(Given instruction 1): From the catalog excerpt, set down everything from "4 pp. 21 cm." down to "1129: UPB, USlC.".
(Given instruction 2): According to the catalog excerpt, how many Latter-day Saints sailed on the George Washington from Liverpool?
(Given instruction 3): Carry the catalog excerpt on from the point where it stops.

(Document passage):
Inbjudning till Guds Rike. [Caption title] [At foot of p. 4:] Redigeradt och utgifvet af Hector C. Haight. Tryckt hos F. E. Bording. [Copenhagen, 1857?] [Last word, p. 1:] Evan-.

4 pp. 21 cm.

Items 1128 and 1129 are entered here because all but the last paragraph of their texts appears to be a Swedish translation, with some omissions, of the first three and a half pages of the preceding two items. They are different editions, and the textual differences between them suggest that item 1129 is the later edition.1 Exactly when they were published is not known. The Scandinavian Mission printing account daybook, under October 1856, lists 4,000 copies of “Inbydelse Svenisk” printed at a cost of 32 rigsdaler, but, compared with other costs, this seems too high for a 4-page tract.2 

Flake-Draper 4232b. Item 1128: USlC. Item 1129: UPB, USlC.



[Ship circulars. Liverpool, 1857]

Among the charges for “circulars” and “notifications” from Richard James in the European Mission financial records for 1857 are two identified with specific emigrant ships, the George Washington, with a charge of £1, and the Tuscarora, with a charge of 7s.1 One might guess that James printed circulars for these two ships similar to those for the James Pennell and Horizon, perhaps as many as 400 for the George Washington and 150 for the Tuscarora (see items 430, 452, 561, 759, 775, 871, 914, 984, 1027, 1058, 1078). The George Washington sailed from Liverpool for Boston on March 28 with 817 Latter-day Saints under the direction of James P. Park, arriving on April 20, and the Tuscarora sailed from Liverpool on May 30 with 547 Saints under Richard Harper and arrived at Philadelphia on July 3. Although not specifically mentioned in the financial records, a circular was undoubtedly issued for the other emigrant ship of the 1857 season, the Westmoreland, which sailed from Liverpool for Philadelphia on April 25 with a company of 544, including 424 “handcart” passengers.2 



[Handbill advertising a meeting in Tranent on Thursday, March 26, 1857. Tranent? 1857?]

James Ure had been pastor over the Scottish conferences for almost three months when he left Edinburgh on Wednesday, March 25, 1857, for Tranent, where he expected to meet with the Saints that evening (see items 1107, 1138, 1140, 1143). Upon arriving there, he learned that the meeting had actually been scheduled for Thursday, so he remained in Tranent and Thursday evening met with the Saints and a few others. The meeting had been advertised “by means of ‘Bills’ posted upon the walls and other places,” he explains in his journal, but it appeared they had been torn down shortly after they were put up, so few had seen them.1 



YOUNG, Joseph, et al. Instructions to the presidents of quorums of seventies. [30 lines] Joseph Young, Henry Herriman, Zera Pulsipher, A. P. Rockwood, Benjamin L. Clapp, H. S. Eldredge, Levi W. Hancock, First Presidency of the Seventies. Robert Campbell, General Clerk. G. S. L. City, March, 1857. [Salt Lake City? 1857?]

Broadside 28 x 20 cm.

(Data):
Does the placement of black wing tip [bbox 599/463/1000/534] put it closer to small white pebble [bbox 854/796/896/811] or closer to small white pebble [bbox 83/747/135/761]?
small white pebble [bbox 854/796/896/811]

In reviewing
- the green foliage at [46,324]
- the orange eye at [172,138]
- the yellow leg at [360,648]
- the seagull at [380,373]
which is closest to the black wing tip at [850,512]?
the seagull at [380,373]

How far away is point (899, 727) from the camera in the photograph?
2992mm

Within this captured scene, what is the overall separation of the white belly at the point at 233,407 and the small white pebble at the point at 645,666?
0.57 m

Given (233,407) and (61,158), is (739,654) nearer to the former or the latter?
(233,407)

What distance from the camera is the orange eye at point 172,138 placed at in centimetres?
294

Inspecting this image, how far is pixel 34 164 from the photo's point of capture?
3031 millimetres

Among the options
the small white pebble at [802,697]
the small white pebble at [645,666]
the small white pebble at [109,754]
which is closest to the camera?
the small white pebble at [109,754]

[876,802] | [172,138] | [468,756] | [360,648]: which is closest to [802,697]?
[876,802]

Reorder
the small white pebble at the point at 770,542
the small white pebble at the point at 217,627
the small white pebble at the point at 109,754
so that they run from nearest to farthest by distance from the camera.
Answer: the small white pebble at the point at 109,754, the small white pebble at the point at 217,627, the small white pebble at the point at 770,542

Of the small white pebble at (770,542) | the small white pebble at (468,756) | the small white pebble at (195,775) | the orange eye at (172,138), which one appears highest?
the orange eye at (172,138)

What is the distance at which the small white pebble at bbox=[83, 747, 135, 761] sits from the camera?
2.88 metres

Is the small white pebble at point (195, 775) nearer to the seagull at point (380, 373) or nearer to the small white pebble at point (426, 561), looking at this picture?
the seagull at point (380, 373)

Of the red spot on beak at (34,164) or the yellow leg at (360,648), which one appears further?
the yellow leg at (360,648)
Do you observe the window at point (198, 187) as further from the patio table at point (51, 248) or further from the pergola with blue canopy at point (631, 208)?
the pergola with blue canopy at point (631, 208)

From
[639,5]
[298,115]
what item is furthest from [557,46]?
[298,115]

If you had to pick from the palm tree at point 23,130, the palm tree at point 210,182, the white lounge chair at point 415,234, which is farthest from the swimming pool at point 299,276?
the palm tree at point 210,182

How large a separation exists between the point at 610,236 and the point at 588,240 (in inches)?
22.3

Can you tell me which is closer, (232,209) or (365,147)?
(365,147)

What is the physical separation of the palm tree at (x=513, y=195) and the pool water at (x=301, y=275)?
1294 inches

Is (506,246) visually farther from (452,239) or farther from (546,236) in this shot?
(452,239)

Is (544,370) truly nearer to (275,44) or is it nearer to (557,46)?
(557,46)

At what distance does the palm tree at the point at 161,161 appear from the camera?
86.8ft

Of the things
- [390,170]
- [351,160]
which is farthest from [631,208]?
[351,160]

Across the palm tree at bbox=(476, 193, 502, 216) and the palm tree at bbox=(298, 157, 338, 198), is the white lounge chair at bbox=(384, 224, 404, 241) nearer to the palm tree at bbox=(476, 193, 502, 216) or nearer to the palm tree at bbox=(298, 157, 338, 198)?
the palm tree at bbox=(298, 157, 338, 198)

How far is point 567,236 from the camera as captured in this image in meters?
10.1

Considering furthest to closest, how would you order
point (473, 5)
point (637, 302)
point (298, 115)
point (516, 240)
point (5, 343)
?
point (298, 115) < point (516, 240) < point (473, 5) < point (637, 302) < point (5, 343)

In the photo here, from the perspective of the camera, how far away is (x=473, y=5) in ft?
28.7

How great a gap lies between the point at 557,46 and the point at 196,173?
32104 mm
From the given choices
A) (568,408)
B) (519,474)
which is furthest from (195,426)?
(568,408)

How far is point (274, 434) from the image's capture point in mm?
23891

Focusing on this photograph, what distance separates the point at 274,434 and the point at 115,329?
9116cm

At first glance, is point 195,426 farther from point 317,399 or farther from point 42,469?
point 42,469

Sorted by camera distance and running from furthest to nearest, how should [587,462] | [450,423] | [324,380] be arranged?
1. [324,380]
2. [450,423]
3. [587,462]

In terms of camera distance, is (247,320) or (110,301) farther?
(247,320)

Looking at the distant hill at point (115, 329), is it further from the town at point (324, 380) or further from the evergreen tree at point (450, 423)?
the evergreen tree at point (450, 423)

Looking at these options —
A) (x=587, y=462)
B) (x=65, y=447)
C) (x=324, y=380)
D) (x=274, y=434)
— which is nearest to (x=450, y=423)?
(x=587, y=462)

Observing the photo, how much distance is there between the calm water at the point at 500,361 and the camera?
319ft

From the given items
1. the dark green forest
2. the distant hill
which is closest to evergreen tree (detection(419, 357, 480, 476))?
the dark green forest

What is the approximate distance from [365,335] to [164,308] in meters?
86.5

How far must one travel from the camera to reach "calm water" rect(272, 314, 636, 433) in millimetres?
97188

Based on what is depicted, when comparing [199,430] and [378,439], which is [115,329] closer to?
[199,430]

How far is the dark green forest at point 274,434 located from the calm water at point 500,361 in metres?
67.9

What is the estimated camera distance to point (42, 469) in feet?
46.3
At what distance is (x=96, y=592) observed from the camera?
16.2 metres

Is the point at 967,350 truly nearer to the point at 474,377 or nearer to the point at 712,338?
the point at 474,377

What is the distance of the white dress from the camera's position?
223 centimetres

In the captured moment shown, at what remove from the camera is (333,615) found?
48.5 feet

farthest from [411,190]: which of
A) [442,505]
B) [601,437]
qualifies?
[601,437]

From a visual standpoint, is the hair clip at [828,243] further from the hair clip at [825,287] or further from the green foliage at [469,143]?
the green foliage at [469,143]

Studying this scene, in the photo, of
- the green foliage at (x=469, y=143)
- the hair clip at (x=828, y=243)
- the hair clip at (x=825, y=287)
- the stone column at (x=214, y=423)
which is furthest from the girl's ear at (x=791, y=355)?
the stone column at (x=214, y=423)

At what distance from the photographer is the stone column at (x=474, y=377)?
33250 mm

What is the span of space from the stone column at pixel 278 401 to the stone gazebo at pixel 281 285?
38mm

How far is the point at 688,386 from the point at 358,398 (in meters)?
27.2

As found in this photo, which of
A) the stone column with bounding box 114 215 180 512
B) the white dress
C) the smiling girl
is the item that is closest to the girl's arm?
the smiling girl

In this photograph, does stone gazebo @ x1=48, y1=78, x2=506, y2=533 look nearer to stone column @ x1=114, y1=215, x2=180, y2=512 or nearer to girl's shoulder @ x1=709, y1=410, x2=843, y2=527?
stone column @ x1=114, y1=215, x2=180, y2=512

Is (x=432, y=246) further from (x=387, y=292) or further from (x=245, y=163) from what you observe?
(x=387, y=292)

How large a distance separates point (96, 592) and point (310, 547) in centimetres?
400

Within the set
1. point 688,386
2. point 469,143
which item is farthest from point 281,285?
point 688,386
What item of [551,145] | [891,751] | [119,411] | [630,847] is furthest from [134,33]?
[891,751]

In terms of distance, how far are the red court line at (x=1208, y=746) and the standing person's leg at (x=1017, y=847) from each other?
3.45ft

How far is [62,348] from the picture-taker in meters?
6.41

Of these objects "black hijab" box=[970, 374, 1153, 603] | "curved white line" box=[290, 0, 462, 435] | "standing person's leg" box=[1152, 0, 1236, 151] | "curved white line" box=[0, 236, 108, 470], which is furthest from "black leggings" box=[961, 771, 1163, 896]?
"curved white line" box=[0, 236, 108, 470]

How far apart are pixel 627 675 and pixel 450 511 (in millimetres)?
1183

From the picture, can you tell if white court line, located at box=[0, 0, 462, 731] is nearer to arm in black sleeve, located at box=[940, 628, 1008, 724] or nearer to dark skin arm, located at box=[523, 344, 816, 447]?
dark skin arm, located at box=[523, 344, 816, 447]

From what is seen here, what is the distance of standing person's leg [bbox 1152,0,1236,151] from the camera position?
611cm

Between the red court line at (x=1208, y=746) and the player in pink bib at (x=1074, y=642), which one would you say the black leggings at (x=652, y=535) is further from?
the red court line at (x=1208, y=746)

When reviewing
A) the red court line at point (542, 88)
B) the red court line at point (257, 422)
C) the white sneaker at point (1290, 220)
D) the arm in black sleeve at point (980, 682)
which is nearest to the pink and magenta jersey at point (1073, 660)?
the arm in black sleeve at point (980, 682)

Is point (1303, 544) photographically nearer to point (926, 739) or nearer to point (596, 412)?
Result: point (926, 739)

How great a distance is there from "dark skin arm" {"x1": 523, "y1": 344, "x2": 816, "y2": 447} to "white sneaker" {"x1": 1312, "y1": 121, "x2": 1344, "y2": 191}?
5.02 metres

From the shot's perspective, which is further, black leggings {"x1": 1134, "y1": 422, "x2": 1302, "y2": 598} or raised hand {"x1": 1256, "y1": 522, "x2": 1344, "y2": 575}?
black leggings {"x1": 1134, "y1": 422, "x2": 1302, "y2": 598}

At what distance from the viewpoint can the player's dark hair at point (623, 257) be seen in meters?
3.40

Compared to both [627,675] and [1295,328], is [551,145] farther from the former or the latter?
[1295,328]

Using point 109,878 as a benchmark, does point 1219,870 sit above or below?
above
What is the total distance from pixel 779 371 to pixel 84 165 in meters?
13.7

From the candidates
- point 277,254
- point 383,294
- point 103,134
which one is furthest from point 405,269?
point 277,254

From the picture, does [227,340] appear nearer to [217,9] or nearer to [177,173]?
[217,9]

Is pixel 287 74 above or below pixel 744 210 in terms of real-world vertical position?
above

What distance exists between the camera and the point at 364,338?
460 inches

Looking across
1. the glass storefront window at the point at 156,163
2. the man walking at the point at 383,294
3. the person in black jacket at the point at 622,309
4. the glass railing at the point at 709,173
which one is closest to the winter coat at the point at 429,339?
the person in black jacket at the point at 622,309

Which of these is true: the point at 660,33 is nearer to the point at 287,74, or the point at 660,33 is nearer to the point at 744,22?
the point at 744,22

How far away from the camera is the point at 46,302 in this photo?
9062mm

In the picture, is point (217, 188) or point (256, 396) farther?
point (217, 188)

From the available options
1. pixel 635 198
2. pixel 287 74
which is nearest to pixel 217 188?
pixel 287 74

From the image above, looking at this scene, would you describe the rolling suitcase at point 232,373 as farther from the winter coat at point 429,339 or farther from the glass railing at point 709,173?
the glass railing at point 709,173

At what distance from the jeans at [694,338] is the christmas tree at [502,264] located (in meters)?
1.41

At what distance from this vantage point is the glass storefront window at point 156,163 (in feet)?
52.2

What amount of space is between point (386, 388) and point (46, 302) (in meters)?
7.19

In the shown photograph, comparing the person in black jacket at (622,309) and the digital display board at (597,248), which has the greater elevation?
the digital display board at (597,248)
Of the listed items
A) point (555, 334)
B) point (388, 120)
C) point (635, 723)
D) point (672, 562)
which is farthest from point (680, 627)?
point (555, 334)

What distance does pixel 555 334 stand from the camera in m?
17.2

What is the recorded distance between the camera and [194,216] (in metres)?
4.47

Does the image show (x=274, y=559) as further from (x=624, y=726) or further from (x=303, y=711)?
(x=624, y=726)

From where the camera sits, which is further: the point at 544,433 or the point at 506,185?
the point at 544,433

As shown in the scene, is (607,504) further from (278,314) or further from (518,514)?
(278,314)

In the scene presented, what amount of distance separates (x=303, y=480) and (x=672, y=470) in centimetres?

(Exercise response 1):
4 pp. 21 cm.

Items 1128 and 1129 are entered here because all but the last paragraph of their texts appears to be a Swedish translation, with some omissions, of the first three and a half pages of the preceding two items. They are different editions, and the textual differences between them suggest that item 1129 is the later edition.1 Exactly when they were published is not known. The Scandinavian Mission printing account daybook, under October 1856, lists 4,000 copies of “Inbydelse Svenisk” printed at a cost of 32 rigsdaler, but, compared with other costs, this seems too high for a 4-page tract.2 

Flake-Draper 4232b. Item 1128: USlC. Item 1129: UPB, USlC.

(Exercise response 2): 817

(Exercise response 3):
This circular lists fourteen items, numbered with roman numerals, that deal with maintaining the records of the quorums, informing the general clerk of quorum meeting times and places, filing annual reports with the general clerk, reporting the missionary activity of quorum members to the First Council of Seventy, and issuing licenses for the members. Robert Campbell, the general clerk of the Seventies, should not be confused with Robert Lang Campbell (see items 777–79).1

Flake-Draper 1644. UHi, USlC.



Reading exercises in the English language for newbeginners. Læseøvelser i det engelske sprog for begyndere. Kjøbenhavn, 1857. Udgivet og forlagt af H. C. Haight. Trykt hos F. E.Bording.

[i–ii][1]–94 pp. 18 cm.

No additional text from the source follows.